#### EXERCISE OBJECTIVE
Anywhere the string "larger" shows up in the listing below, copy the line it is in.

[Opening INPUT DATA section]

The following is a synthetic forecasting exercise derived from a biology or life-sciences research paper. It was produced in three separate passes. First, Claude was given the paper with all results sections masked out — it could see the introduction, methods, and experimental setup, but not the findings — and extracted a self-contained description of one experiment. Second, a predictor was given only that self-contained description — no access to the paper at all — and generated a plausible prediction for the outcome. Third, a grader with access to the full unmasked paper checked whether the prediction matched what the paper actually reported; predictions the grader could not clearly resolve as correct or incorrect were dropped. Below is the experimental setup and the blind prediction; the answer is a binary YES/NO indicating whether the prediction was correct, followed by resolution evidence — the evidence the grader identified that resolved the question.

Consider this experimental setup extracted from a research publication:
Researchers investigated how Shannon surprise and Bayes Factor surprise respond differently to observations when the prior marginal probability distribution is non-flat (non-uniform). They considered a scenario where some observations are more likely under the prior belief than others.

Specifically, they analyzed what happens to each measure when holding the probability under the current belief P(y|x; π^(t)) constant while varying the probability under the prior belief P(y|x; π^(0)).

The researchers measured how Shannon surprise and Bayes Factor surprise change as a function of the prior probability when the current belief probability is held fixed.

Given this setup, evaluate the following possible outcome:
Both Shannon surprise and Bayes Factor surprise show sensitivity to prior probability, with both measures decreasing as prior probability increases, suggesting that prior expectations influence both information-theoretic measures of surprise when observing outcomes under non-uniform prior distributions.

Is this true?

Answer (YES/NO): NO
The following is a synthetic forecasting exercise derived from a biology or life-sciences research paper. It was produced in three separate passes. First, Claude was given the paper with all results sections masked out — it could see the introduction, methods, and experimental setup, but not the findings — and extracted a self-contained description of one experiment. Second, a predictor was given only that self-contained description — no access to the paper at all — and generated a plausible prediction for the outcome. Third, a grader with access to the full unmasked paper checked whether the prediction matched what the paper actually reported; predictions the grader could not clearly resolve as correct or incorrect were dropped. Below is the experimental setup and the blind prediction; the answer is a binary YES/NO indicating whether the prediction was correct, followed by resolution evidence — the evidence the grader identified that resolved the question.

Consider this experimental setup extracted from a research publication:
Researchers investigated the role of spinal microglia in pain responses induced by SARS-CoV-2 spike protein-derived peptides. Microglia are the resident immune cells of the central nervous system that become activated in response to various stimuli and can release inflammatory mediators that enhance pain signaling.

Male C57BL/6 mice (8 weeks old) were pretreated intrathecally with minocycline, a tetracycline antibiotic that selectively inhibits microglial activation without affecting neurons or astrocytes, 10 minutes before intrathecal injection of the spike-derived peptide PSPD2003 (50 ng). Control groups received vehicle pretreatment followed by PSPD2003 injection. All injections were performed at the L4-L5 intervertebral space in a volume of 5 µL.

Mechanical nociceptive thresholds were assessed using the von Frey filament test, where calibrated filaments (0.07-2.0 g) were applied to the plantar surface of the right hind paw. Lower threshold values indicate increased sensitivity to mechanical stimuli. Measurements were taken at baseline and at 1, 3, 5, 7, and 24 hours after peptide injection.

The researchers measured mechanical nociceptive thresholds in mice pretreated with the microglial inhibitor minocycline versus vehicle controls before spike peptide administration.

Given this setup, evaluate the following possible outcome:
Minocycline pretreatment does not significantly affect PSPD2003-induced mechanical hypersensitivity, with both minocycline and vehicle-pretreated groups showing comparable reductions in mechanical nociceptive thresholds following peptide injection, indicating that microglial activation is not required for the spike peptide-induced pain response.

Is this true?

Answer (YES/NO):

[Closing INPUT DATA section]
[Opening INPUT DATA section]

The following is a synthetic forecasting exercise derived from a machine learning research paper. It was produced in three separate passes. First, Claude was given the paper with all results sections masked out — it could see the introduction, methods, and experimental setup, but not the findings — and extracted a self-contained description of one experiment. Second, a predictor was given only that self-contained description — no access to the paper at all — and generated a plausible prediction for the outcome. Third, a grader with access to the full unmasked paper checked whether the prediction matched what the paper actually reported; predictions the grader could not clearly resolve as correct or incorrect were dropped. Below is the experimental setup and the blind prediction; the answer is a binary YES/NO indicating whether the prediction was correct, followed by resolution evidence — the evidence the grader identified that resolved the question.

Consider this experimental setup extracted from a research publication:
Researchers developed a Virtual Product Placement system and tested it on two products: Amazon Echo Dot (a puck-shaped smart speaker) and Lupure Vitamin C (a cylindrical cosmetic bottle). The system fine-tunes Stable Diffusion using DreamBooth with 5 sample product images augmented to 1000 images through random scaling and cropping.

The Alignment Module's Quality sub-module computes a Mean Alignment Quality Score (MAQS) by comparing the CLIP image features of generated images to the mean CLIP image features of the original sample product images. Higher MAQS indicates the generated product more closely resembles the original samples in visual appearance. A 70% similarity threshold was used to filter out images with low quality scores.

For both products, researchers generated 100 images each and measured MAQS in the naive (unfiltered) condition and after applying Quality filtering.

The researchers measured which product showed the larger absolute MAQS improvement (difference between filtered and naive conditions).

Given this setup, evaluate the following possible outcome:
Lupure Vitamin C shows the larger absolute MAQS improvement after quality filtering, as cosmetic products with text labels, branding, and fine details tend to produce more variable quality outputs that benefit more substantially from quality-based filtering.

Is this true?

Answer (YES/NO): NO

[Closing INPUT DATA section]

#### RESPONSE AREA
The researchers measured which product showed the larger absolute MAQS improvement (difference between filtered and naive conditions).
Lupure Vitamin C shows the larger absolute MAQS improvement after quality filtering, as cosmetic products with text labels, branding, and fine details tend to produce more variable quality outputs that benefit more substantially from quality-based filtering.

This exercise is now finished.